◆ Exercise brief ◆
Could you reproduce every row below, word for word?
[start Given records]
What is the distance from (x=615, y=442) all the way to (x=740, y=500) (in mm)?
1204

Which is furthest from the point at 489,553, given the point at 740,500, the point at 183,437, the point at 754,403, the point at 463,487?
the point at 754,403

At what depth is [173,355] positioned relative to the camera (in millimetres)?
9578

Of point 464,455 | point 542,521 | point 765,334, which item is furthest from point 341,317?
[end Given records]
◆ Solution to this exercise ◆
What is the distance from (x=615, y=442) all the way to (x=740, y=500) (in mm)?
1204

Which is furthest from the point at 489,553, given the point at 740,500, the point at 183,437, the point at 754,403, the point at 463,487?
the point at 754,403

At what depth is [173,355] positioned relative to the camera (in millimetres)?
9578

Of point 464,455 | point 542,521 | point 765,334, which item is furthest from point 341,317?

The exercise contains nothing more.